Barnes described what it was like seeing so many patients in the hospital on a holiday, many connected to ventilators and far away from their loved ones.
"There is that isolation that occurs," he said. "So they are suffering from physical illness and they are also having the mental challenges.”
Barnes said he and his fellow nurses do what they can to make it easier, holding hands and offering words of comfort.
However, he fears the rise in cases is a warning to people who gathered for Thanksgiving and didn’t take proper precautions. With Christmas just weeks away, they could also find themselves in the hospital during the upcoming holidays.
That's why Barnes wanted to share what he is seeing at work. "I believe we are going to see an increase in numbers, and it is going to be challenging," he said.

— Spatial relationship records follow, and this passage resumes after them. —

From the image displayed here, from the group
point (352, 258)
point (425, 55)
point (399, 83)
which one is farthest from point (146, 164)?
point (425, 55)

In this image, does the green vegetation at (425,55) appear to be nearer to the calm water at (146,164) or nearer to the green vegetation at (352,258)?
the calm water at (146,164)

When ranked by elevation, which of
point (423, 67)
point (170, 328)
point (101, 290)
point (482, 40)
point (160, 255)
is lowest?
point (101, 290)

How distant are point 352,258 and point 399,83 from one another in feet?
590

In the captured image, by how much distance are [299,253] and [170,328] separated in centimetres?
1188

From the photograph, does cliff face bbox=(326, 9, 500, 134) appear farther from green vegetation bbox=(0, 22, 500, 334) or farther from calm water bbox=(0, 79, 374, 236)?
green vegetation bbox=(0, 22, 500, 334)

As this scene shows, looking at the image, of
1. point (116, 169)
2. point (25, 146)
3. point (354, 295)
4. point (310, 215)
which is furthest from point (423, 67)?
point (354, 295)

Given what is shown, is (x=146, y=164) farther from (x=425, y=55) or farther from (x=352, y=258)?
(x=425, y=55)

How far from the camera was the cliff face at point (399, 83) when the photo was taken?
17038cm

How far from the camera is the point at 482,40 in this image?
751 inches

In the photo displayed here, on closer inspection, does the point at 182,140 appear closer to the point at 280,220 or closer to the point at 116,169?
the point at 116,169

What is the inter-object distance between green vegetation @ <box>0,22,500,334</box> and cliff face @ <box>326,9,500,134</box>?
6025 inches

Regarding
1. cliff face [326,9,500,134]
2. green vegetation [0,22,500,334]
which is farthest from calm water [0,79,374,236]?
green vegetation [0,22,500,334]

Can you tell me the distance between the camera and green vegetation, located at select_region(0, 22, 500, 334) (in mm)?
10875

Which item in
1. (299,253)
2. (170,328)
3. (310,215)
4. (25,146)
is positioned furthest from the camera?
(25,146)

North Carolina released two days of coronavirus data on Friday, including new cases recorded on Thanksgiving. While the state's daily COVID-19 case count remains concerning, hospitalizations are still at an all-time high.
On Wednesday, the day before Thanksgiving, COVID-19 hospitalizations soared above 1,800 -- the highest number since the pandemic began. On Thursday, 1,788 people were hospitalized in the state -- the second highest to-date -- and on Friday, the number dropped slightly to 1,780 -- the third highest to-date.
Local health experts are worried hospitals will become strained as we move into the holiday season, when more people are expected to attend gatherings and celebrations. It is also the beginning of flu season, which could also strain hospitals.
The state reported 4,174 new cases on Thursday, the fourth-highest daily total since the pandemic began. On Friday, 3,834 new cases were reported.
The uptick in cases comes after hundreds flocked to testing sites across the state this week seeking coronavirus testing before gathering with family and friends for Thanksgiving. Health experts said, while testing is a proactive measure, it doesn't guarantee you won't infect loved ones, and not traveling at all is the safest bet.
In the last two days, 72 new deaths were reported in the state.